» **Supplied text**:

Treat your water if it has high levels of contaminants.
If you have high levels of contaminants in your drinking water, the Health Department recommends treating your water. You can install a home water treatment system to lower or remove contaminants for health concerns or for nuisances such as bad taste, odor or color.
What to Do First
Before deciding on a water treatment system for your home, it is important to complete all the recommended drinking water testing. This is because there are many considerations when choosing the best and safest water treatment system. For example, a water softener can be used to treat hardness, iron and radium, but it will not remove arsenic.
Pretreatment is sometimes necessary for some treatment systems. This is because some contaminants (usually hardness, iron or manganese) can make the treatment system less effective at removing the contaminant you want it to.
The Health Department recommends contacting a water treatment specialist to get the most up-to-date treatment information and estimates. It is usually a good idea to get estimates and treatment recommendations from more than one water treatment specialist before you make your decision. Once the system is installed, you will need to maintain it. Be sure to ask for maintenance cost estimates, too.

» **Collected material**:
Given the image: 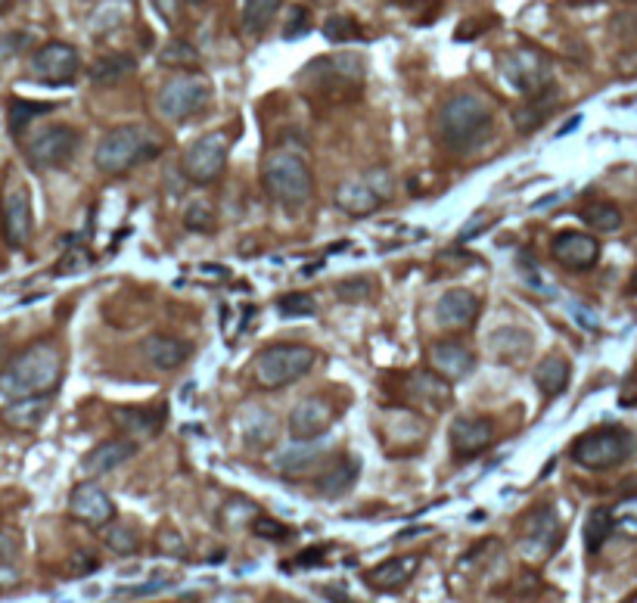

» **What you will do**:
a. Answer each question from the water treatment text, one per line:
(i) Which nuisances besides health concerns does the text say a home water treatment system can address?
(ii) Which contaminant does the text say a water softener will not remove?
(iii) Which contaminants usually make pretreatment necessary?
b. Rewrite the paragraph of the water treatment text that begins "The Health Department recommends contacting" as a short bulleted list, keeping its main facts.

» **Results of the exercise**:
a.
(i) Bad taste, odor and color.
(ii) Arsenic.
(iii) Hardness, iron or manganese.

b.
- The Health Department recommends contacting a water treatment specialist for the most up-to-date treatment information and estimates.
- It is usually wise to get estimates and recommendations from more than one specialist before deciding.
- An installed system must be maintained, so ask for maintenance cost estimates as well.